Below are records to be copied exactly; their pictures are to be omitted.

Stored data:
——————————

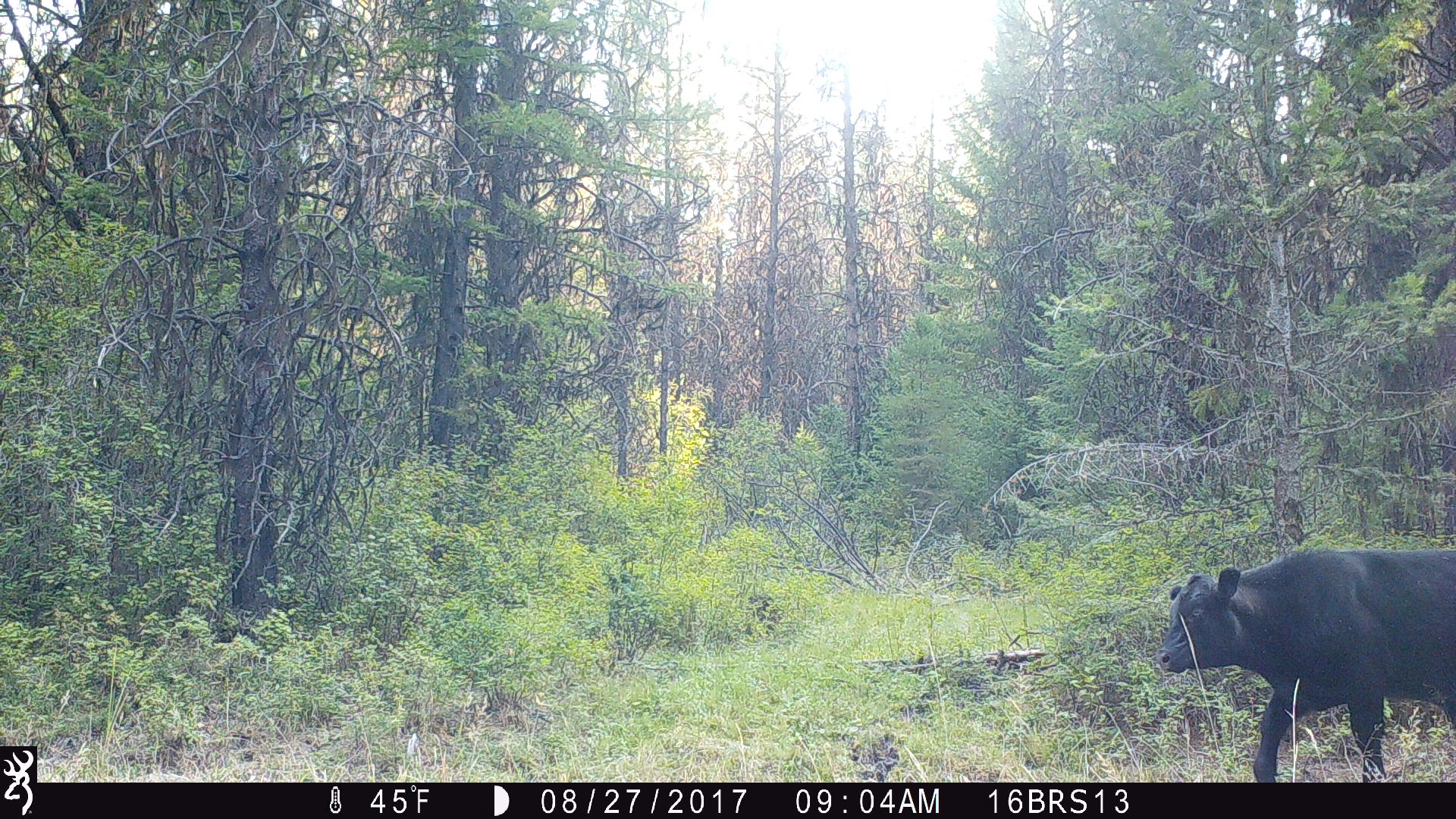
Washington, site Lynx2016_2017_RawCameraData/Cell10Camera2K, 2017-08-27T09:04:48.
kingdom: Animalia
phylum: Chordata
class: Mammalia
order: Artiodactyla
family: Bovidae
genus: Bos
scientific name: Bos taurus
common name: domestic cattle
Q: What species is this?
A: Domestic cattle (Bos taurus).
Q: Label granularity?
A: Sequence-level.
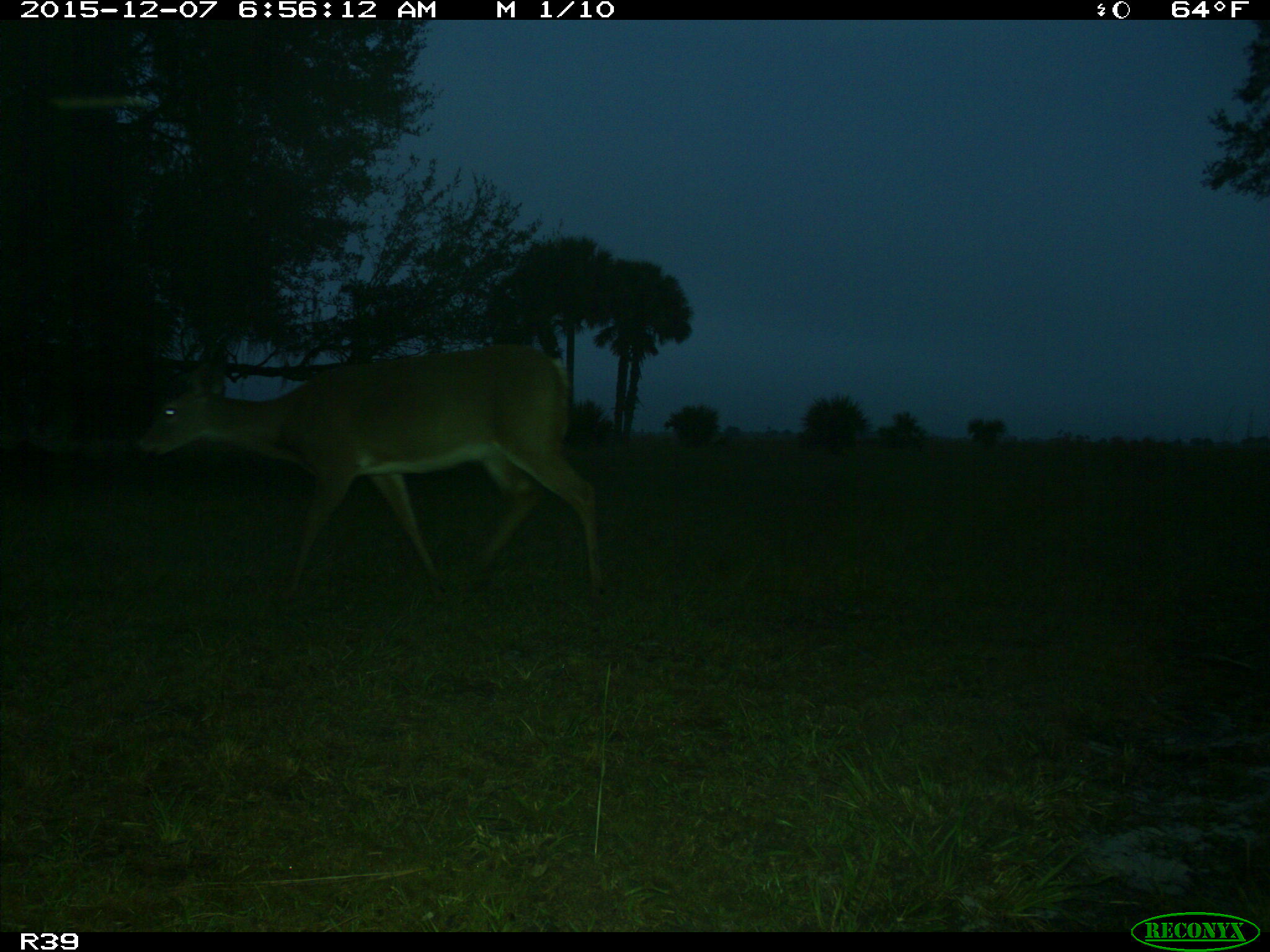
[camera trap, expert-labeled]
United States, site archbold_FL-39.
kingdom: Animalia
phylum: Chordata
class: Mammalia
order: Artiodactyla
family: Cervidae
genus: Odocoileus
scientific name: Odocoileus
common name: deer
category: unidentified deer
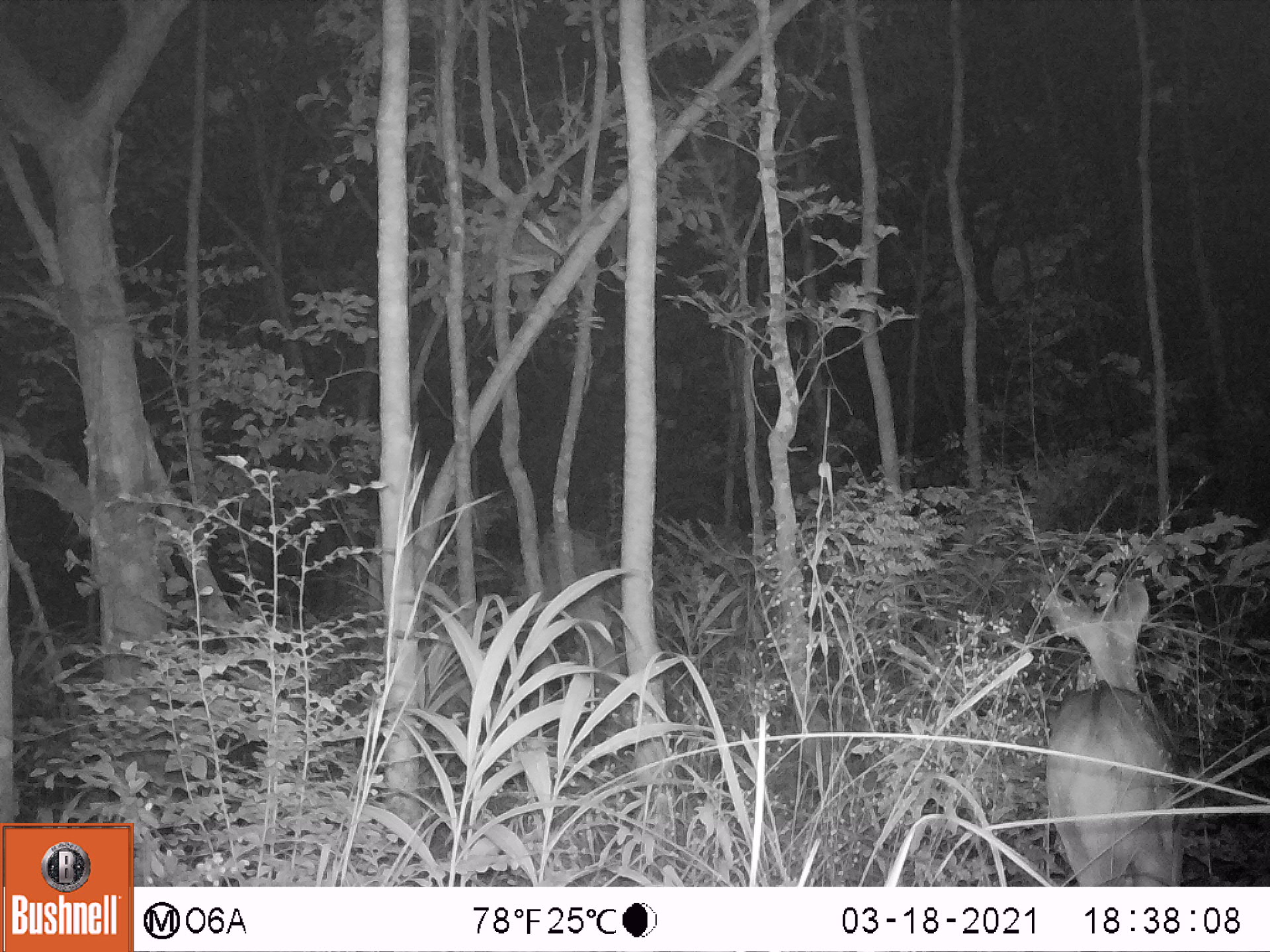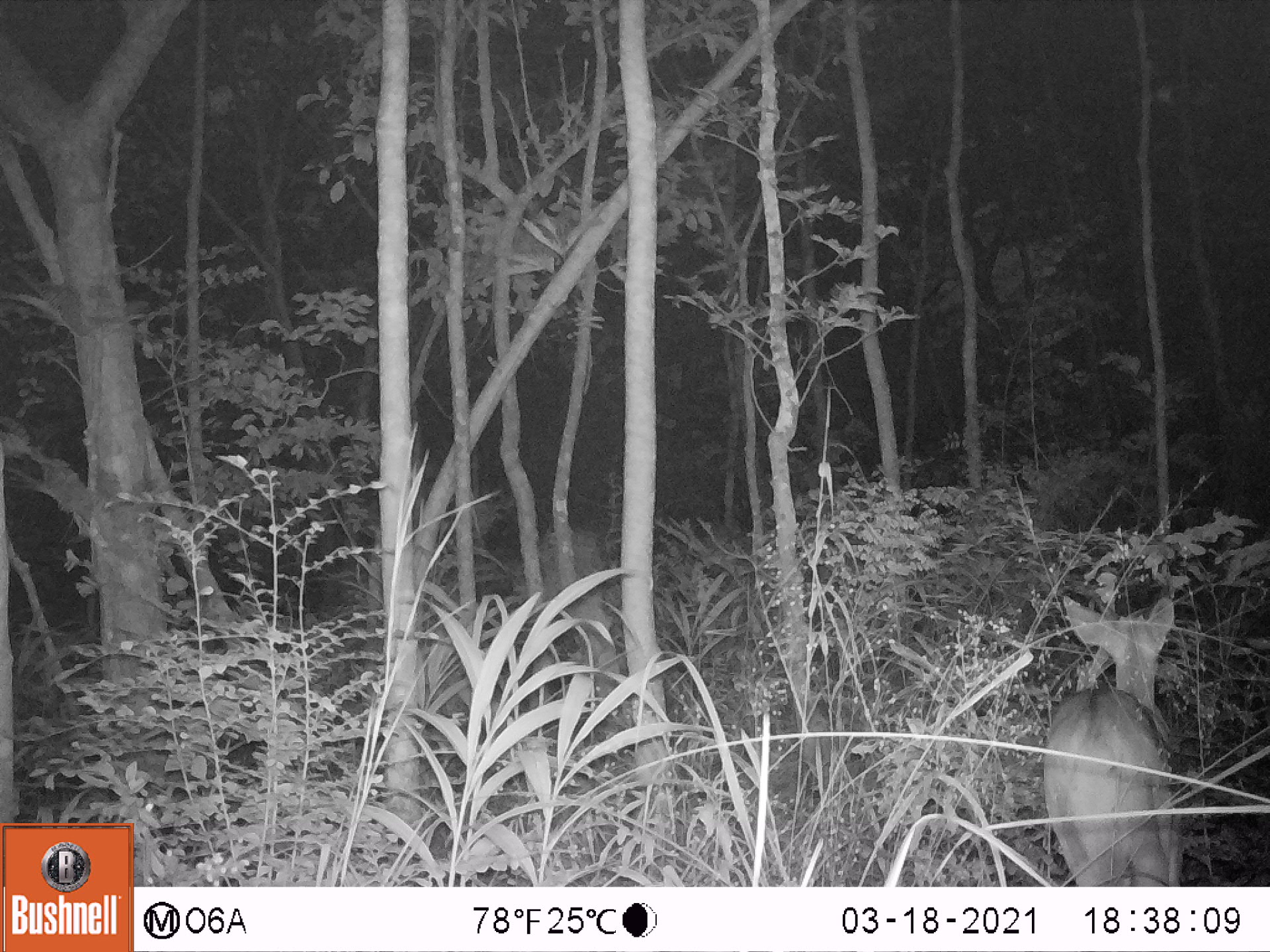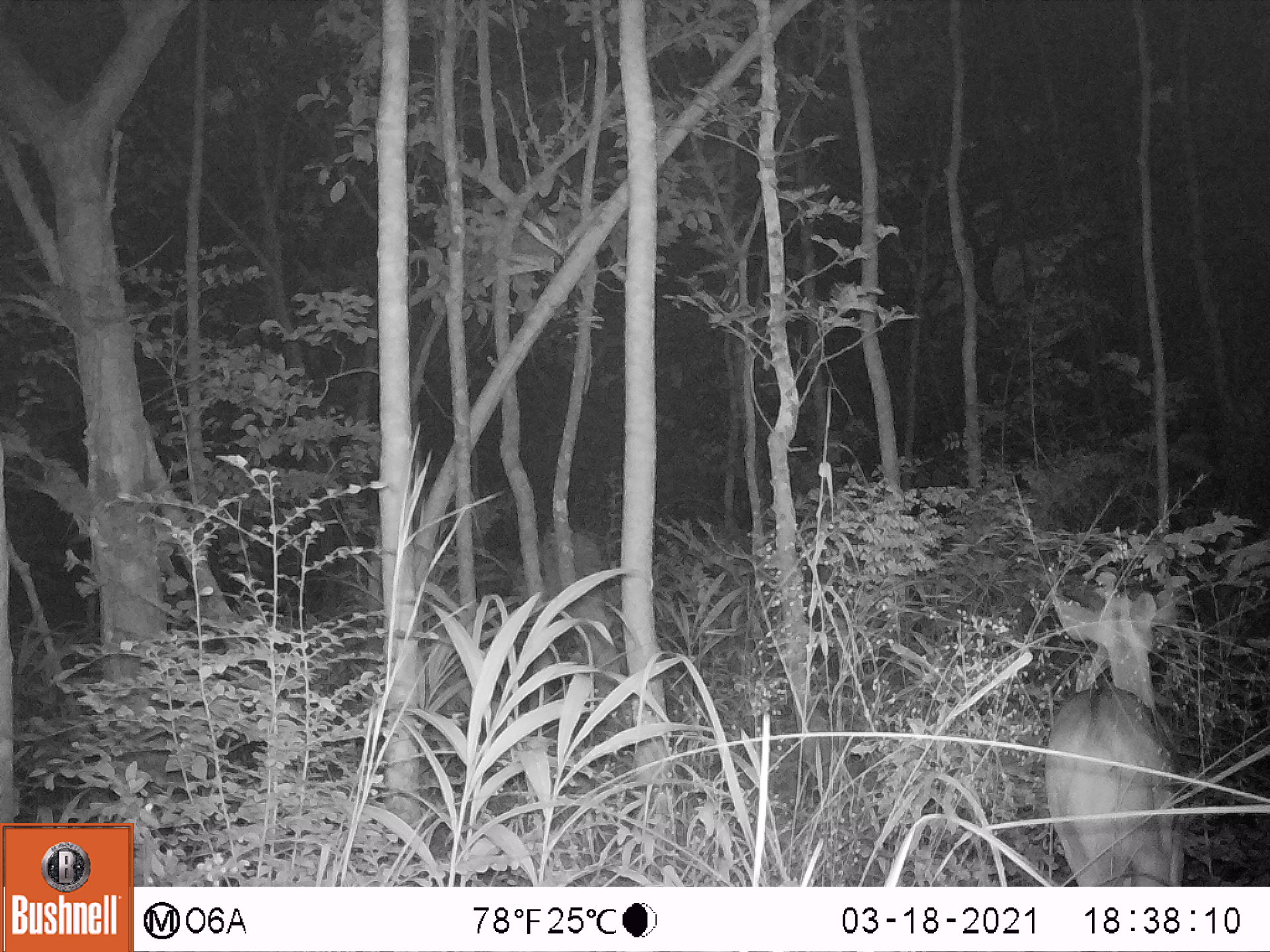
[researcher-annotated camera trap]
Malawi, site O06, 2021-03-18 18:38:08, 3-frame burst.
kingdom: Animalia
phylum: Chordata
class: Mammalia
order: Artiodactyla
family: Bovidae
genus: Tragelaphus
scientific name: Tragelaphus sylvaticus sylvaticus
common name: cape bushbuck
Cape bushbuck (Tragelaphus sylvaticus sylvaticus), count 1.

——————————

**Response to the exercise:**
Washington, site Lynx2016_2017_RawCameraData/Cell10Camera2K, 2017-08-27T09:04:48.
kingdom: Animalia
phylum: Chordata
class: Mammalia
order: Artiodactyla
family: Bovidae
genus: Bos
scientific name: Bos taurus
common name: domestic cattle
Q: What species is this?
A: Domestic cattle (Bos taurus).
Q: Label granularity?
A: Sequence-level.
[camera trap, expert-labeled]
United States, site archbold_FL-39.
kingdom: Animalia
phylum: Chordata
class: Mammalia
order: Artiodactyla
family: Cervidae
genus: Odocoileus
scientific name: Odocoileus
common name: deer
category: unidentified deer
[researcher-annotated camera trap]
Malawi, site O06, 2021-03-18 18:38:08, 3-frame burst.
kingdom: Animalia
phylum: Chordata
class: Mammalia
order: Artiodactyla
family: Bovidae
genus: Tragelaphus
scientific name: Tragelaphus sylvaticus sylvaticus
common name: cape bushbuck
Cape bushbuck (Tragelaphus sylvaticus sylvaticus), count 1.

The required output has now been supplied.